Well, I’m not getting much luck with that.

//192.168.1.32/X-Shard         "/mnt/X-Shard\040on\040NAS326"      cifs     defaults,uid=1000,credentials=/home/<user>/.smbcredentials,_netdev 0 0
//192.168.1.32/photo         "/mnt/Pictures\040on\040NAS326"      cifs     defaults,uid=1000,credentials=/home/<user>/.smbcredentials,_netdev 0 0
//192.168.1.32/music         "/mnt/Music\040on\040NAS326"      cifs     defaults,uid=1000,credentials=/home/<user>/.smbcredentials,_netdev 0 0
//192.168.1.32/video         "/mnt/Videos\040on\040NAS326"      cifs     defaults,uid=1000,credentials=/home/<user>/.smbcredentials,_netdev 0 0

Couldn’t chdir to “/mnt/X-Shard on NAS326”: No such file or directory
Couldn’t chdir to “/mnt/Pictures on NAS326”: No such file or directory
Couldn’t chdir to “/mnt/Music on NAS326”: No such file or directory
Couldn’t chdir to “/mnt/Videos on NAS326”: No such file or directory

Did you make those folders as described in 1. from my post?

Example:
sudo mkdir "/mnt/X-Shard on NAS326"

Below examples are copy/paste from my functional network. I have Samba shares on a Synology NAS and a Samba share on a system running Manjaro.

Create a file with your credentials as e.g.

/etc/samba/credentials/smb.cred

username=
password=

Mount unit in /etc/systemd/system/a-nas-xshard.mount

Do not use dashes (-) in your mountpoint path as dashes is used by systemd to denote path separator (/).

[Unit]
Description=X-Shard share on NAS

[Mount]
What=//192.168.1.32/X-Shard
Where=/a/nas/xshard
Type=cifs
Options=_netdev,iocharset=utf8,rw,file_mode=0777,dir_mode=0777,credentials=/etc/samba/credentials/smb.cred,vers=2
TimeoutSec=30

[Install]
WantedBy=multi-user.target
sudo systemctl  start a-nas-xshard.mount

The mount point is created (root read/write) if it does not exist. You need to set the permissions for the mountpoint to allow write for other users than root. Permissions to read write to a share is set on the client not the server (unless you are running a complicated active directory setup) - samba only case about access/no access - in case of access read-write or read-only.

sudo chmod ugo+rw /a/nas/xshard

Verify the content of the mountpoint.

ls /a/nas/xshard

If you are sure the NAS is always available and the computer never leaves the network - you can enable the mount unit to be executed at start.

If hovwer - your nas is not available on boot e.g. a laptop which may be away from home - you should not enable the mount unit.
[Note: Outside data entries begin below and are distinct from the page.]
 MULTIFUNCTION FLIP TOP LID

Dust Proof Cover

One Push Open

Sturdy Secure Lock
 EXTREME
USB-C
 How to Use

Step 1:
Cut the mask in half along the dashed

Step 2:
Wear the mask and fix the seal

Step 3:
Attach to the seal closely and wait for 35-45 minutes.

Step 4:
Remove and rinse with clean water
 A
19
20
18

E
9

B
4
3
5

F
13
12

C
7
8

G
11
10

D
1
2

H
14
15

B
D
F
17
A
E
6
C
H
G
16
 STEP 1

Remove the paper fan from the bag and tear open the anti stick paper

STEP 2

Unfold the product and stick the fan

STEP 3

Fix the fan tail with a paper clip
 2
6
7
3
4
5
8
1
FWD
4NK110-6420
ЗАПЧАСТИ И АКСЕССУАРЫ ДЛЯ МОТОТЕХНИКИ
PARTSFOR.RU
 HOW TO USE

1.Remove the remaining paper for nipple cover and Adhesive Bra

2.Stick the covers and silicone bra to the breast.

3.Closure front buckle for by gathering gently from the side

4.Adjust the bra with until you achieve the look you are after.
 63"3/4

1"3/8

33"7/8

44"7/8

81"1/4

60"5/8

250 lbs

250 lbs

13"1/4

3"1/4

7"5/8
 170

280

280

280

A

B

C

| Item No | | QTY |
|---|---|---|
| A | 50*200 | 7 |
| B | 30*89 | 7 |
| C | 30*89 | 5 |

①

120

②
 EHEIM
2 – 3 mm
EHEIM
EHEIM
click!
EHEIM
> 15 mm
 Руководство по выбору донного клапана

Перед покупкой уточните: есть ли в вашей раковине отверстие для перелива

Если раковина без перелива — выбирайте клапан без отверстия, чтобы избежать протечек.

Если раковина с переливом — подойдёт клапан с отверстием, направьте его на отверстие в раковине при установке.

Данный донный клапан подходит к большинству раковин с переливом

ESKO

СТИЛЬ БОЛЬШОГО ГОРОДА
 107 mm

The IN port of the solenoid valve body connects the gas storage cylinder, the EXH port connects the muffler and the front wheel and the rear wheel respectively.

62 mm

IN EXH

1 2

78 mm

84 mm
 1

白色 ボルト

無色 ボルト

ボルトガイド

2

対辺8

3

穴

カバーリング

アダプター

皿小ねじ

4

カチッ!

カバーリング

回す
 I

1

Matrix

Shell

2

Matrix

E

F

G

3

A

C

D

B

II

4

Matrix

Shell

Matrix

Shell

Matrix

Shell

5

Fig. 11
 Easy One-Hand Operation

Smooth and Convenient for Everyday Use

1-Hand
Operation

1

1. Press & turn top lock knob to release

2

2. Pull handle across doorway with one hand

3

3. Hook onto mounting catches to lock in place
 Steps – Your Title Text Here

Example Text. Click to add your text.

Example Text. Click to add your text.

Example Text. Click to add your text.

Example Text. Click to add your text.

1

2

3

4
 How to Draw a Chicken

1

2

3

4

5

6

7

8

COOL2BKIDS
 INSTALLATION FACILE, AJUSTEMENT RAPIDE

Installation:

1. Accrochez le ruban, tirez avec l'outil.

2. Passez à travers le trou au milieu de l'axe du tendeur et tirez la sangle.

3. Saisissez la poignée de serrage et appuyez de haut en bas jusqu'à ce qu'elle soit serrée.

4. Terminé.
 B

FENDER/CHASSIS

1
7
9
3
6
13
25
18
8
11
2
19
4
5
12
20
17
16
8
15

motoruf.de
Instead you create a unit to activate your mount unit when you access the mountpoint.

This unit type is called an automount unit.

Automount unit /etc/systemd/system/a-nas-xshard.automount

[Unit]
Description=X-Shard share on NAS

[Automount]
Where=/a/nas/xshard
TimeoutIdleSec=20

[Install]
WantedBy=multi-user.target

Then ensure the mount unit is disabled (automount will fail if mount is enabled) - and enable/start the automount unit.

sudo systemctl disable --now a-nas-xshard.mount
sudo systemctl enable --now a-nas-xshard.automount

yes. they’re all present

Try without spaces in the path names. Just to rule something out.

that I have tried and I get the same error.

And you removed the double-quotes from the entries?

No but that was part of the problem. I had also read <user> as a reference to the current user rather than a placeholder.

Things work as they should now, thanks!